Current Interests

The following are particulars about my main current research interests:

  • The description and analysis of hybrid systems. In continuation of my previous work on a process algebra for hybrid systems and its connections with the formalism of hybrid automata, I am among other things interested in efficient proof techniques for that process algebra, effective procedures for restricted versions of the process algebra to decide whether an equation is derivable, and model checking tools for restricted versions of the process algebra to verify properties expressed in a suitable temporal logic.
  • The description and analysis of real-time reactive systems that are networks of dynamically reconfiguring components in which communication between the components is usually in whole or in part coordinated from outside the components. Such systems become dominating among the systems that shape our society. My special interest is in dealing with all aspects relevant to their behaviour, which includes coordination, reconfiguration and real-time reaction, in a single framework.
  • The development of more theory in subject areas such as computability, computational complexity, algorithm efficiency, program performance, program compactness, program parallelization, program verification, and probabilistic computation, from the viewpoint that a program primarily represents an instruction sequence.
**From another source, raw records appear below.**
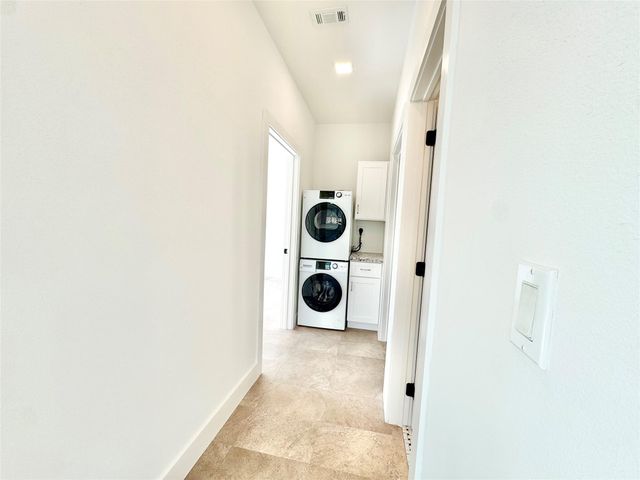 2102 Mechanic Street 305, Galveston, TX 77550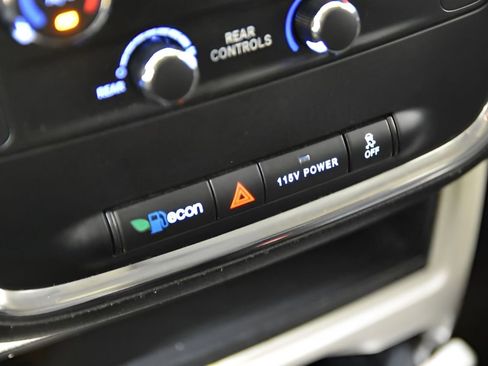 Used 2017 Dodge Grand Caravan SE w/ Power Window Group image 30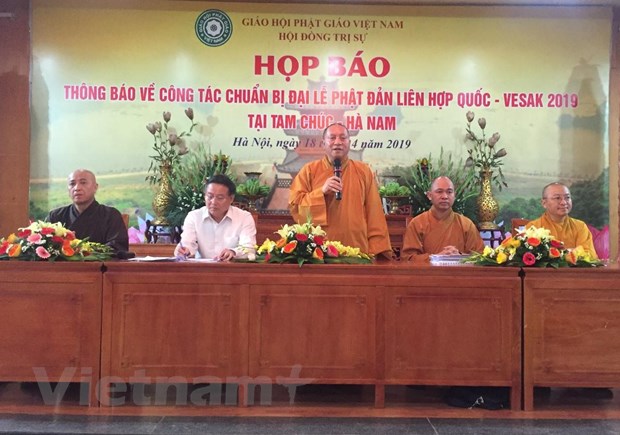 Hòa thượng Thích Gia Quang cung cấp thông tin liên quan tới Đại lễ Phật đản Liên hợp quốc - Vesak 2019 cho phóng viên chiều 18/4. (Ảnh: PV/Vietnam+)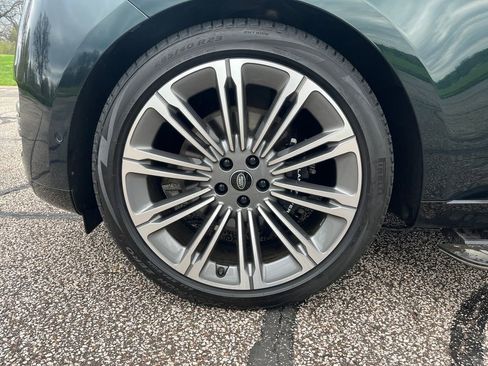 Used 2024 Land Rover Range Rover Long Wheelbase SE image 20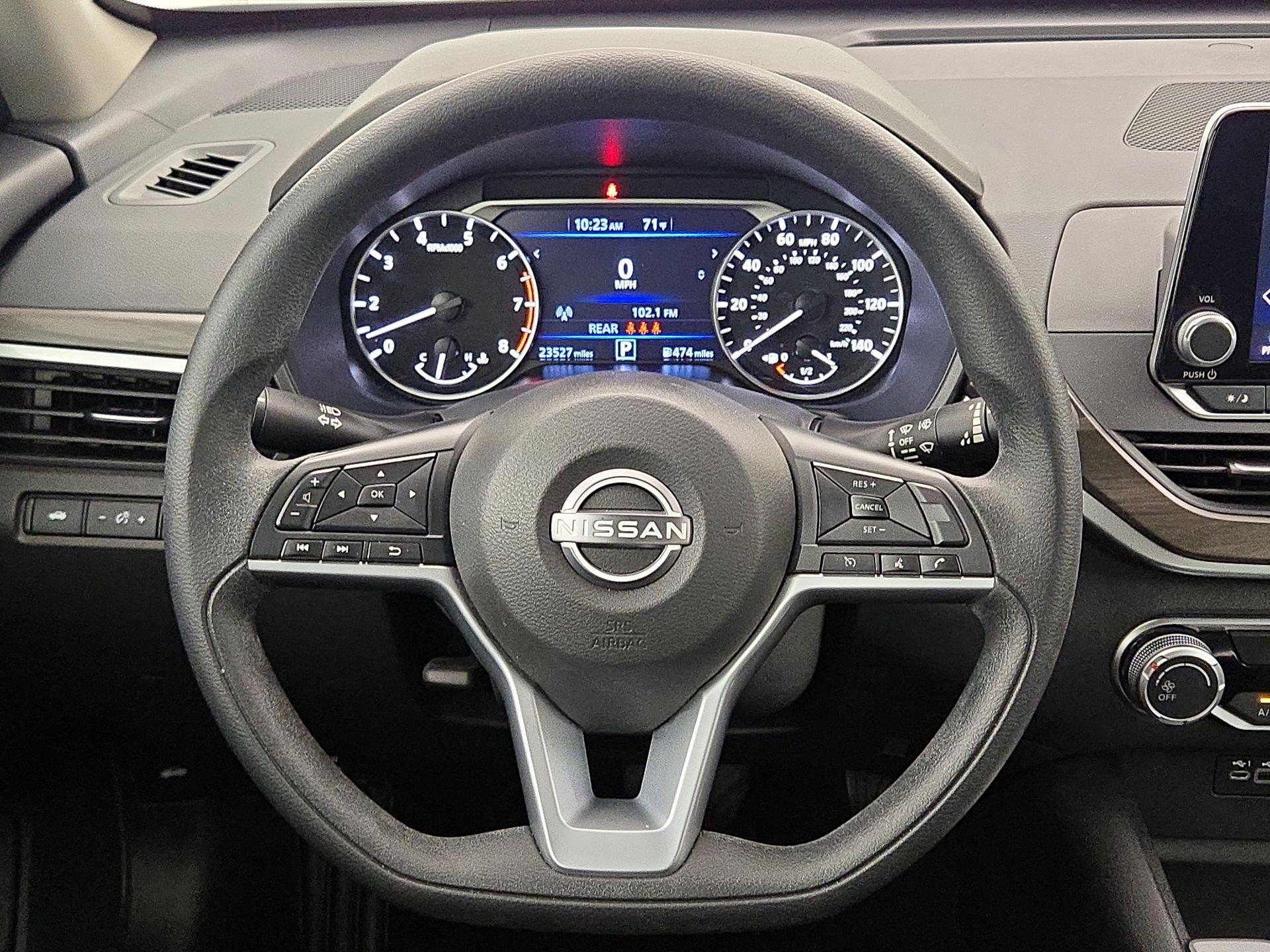 Thumbnail: 2025 Nissan Altima - 10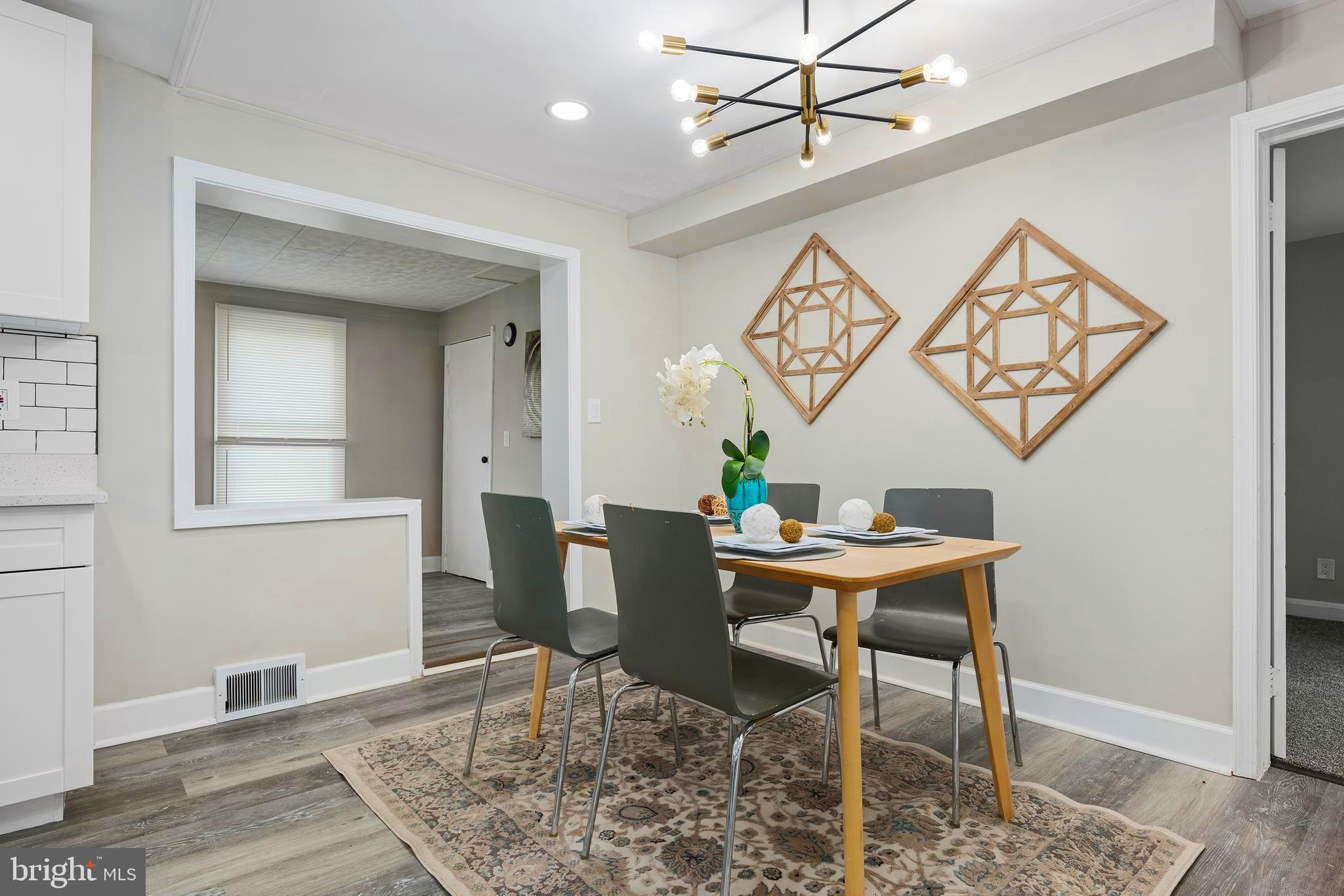 COLONIAL VILLAGE - Residential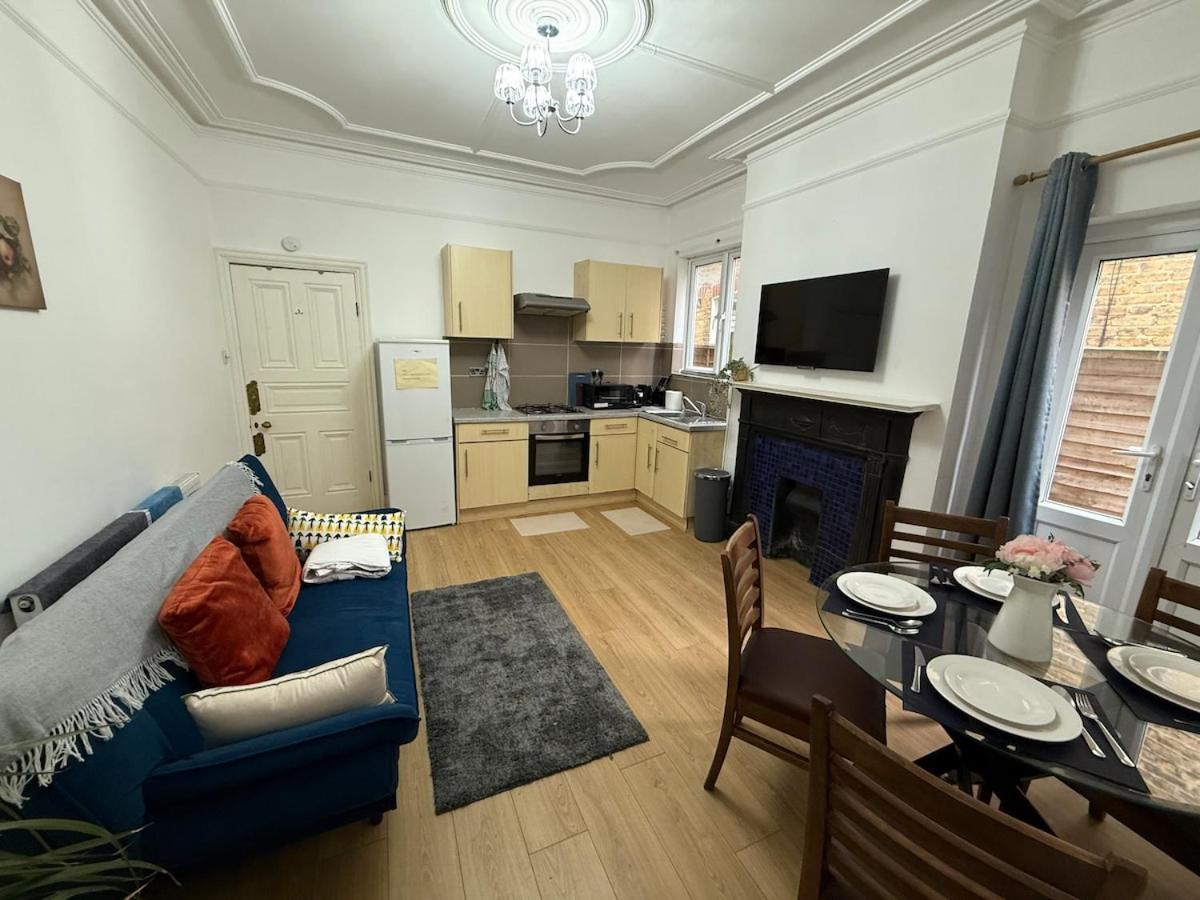 Appartement 1 Bedroom, 30 Minutes To Centre!
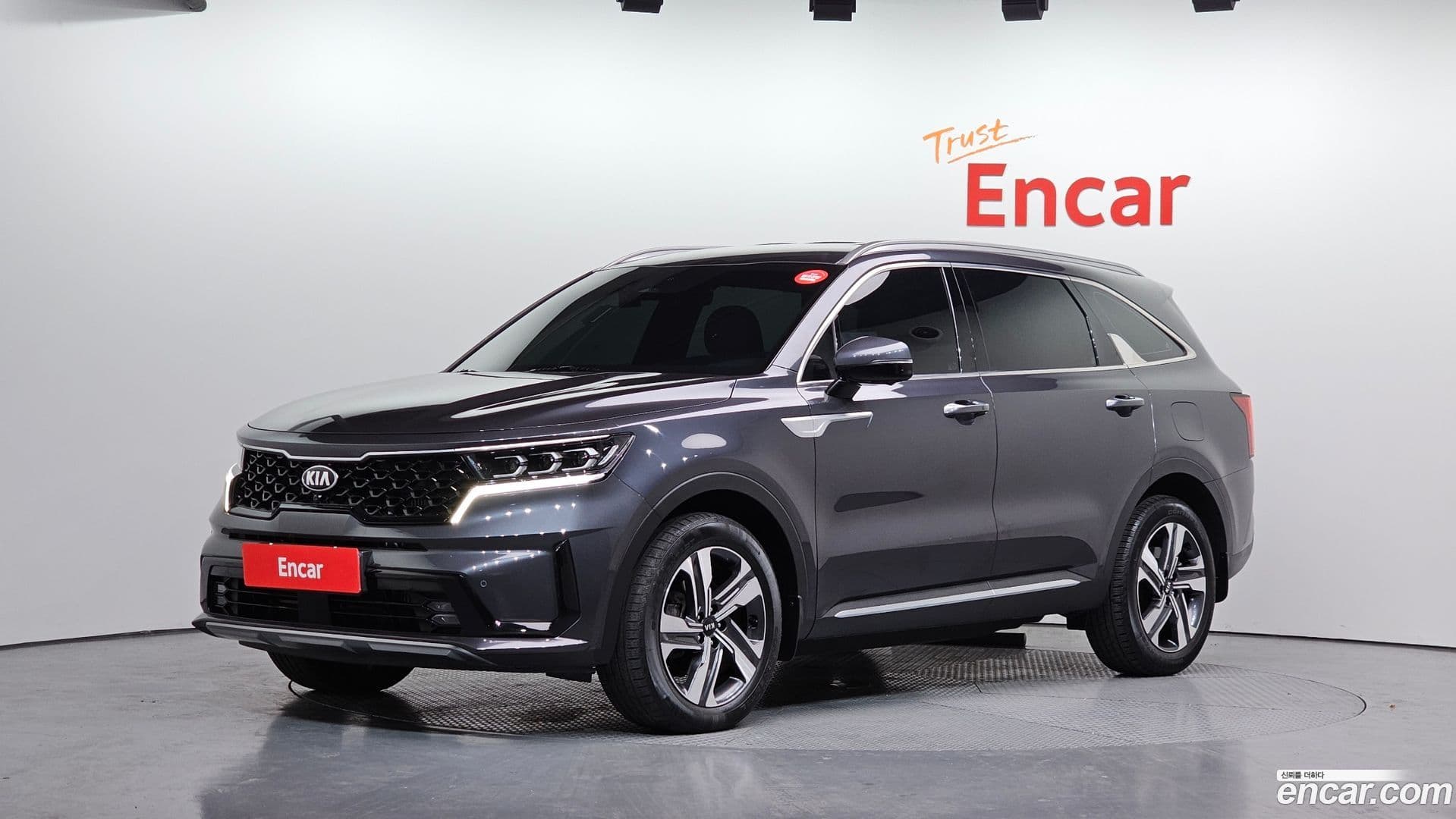 Main__Slider__Photo:Sorento Kia 2020.6-0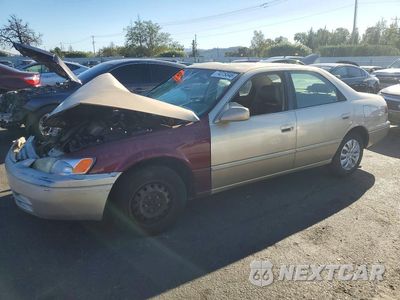 1998 TOYOTA CAMRY LE JT2BG22K6W0187454 - główne zdjęcie licytacji z USA - miniatura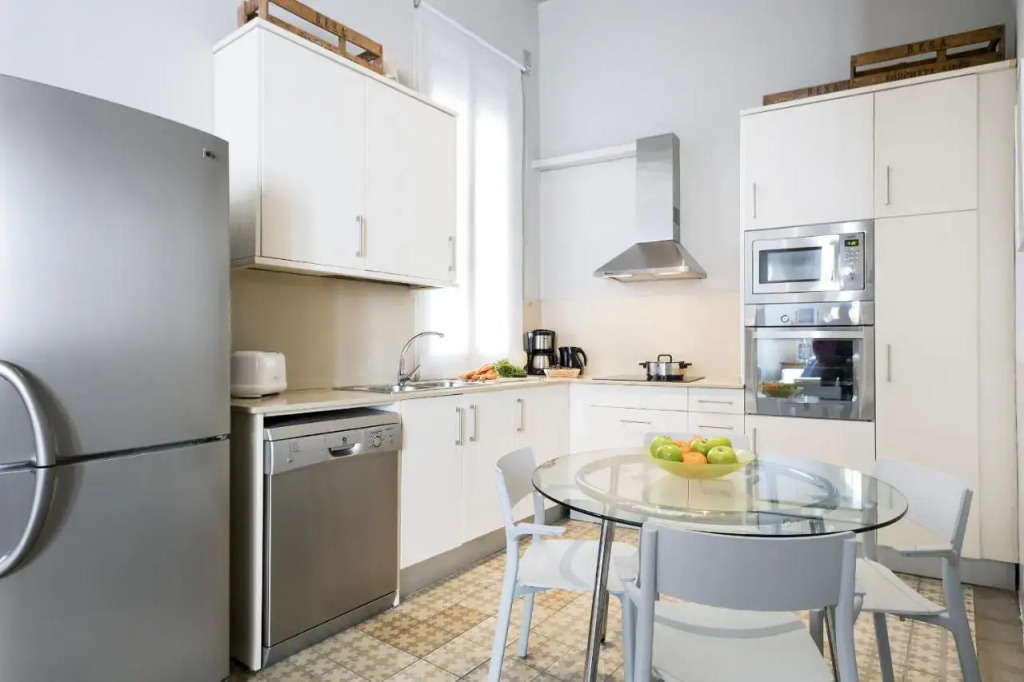 Friendly Rentals Opera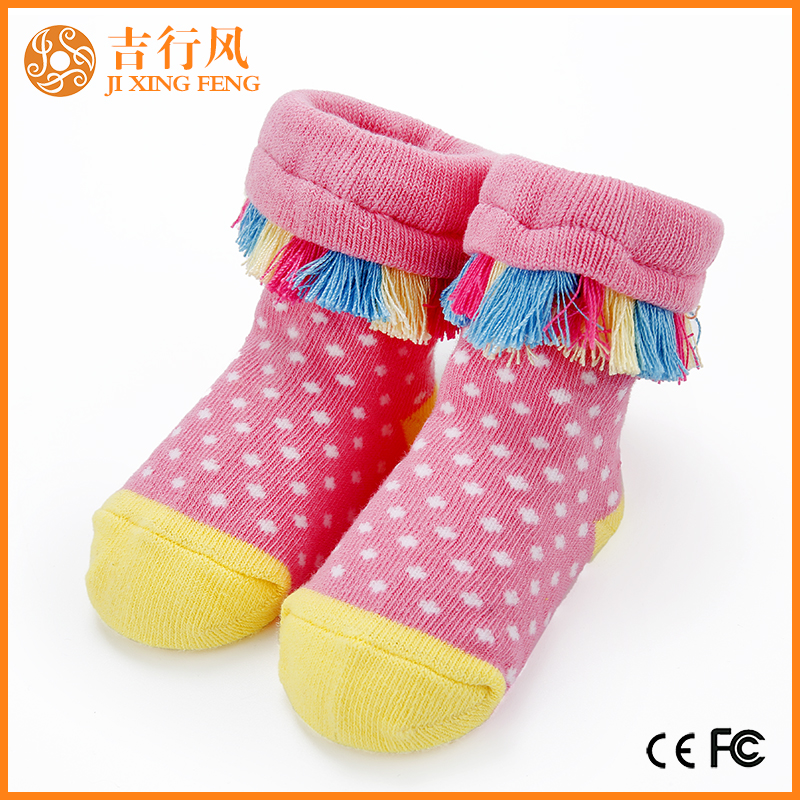Chine Chaussettes mignonnes de coton de bébé en gros de bébé, en gros chaussettes de coton de bébé personnalisées, chaussettes mignonnes de coton bébé exportateur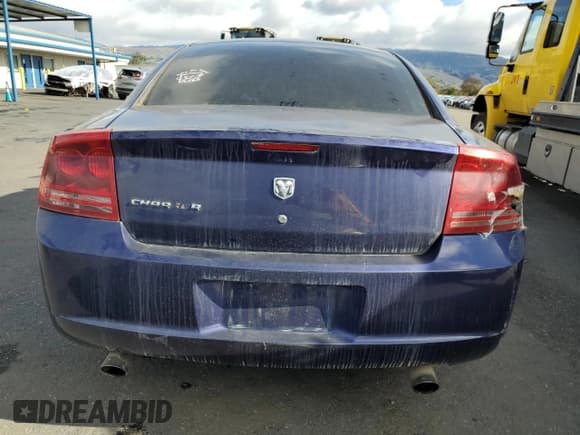 ✅ 2007 Dodge Charger • VIN: 2B3KA43G57H607878 • Лот: 92652185. Опубликован ранее на Copart с пробегом 224 859 миль. Бесплатный доступ к архиву аукционных продаж из США и подробный отчёт об истории автомобиля на DreamBid. Изображение 6.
For a growing number of developments, including developments with respect to high-performance program execution on classical or non-classical computers and estimation of execution times of hard real-time systems, it becomes increasingly more important that programs are considered at the level of instruction sequence.
  • In the past, I was for a long time concerned with formal techniques, and tools in support of them, to complement industrial approaches to software development for more rigorous approaches to software development in industry. I am still interested in this line of research.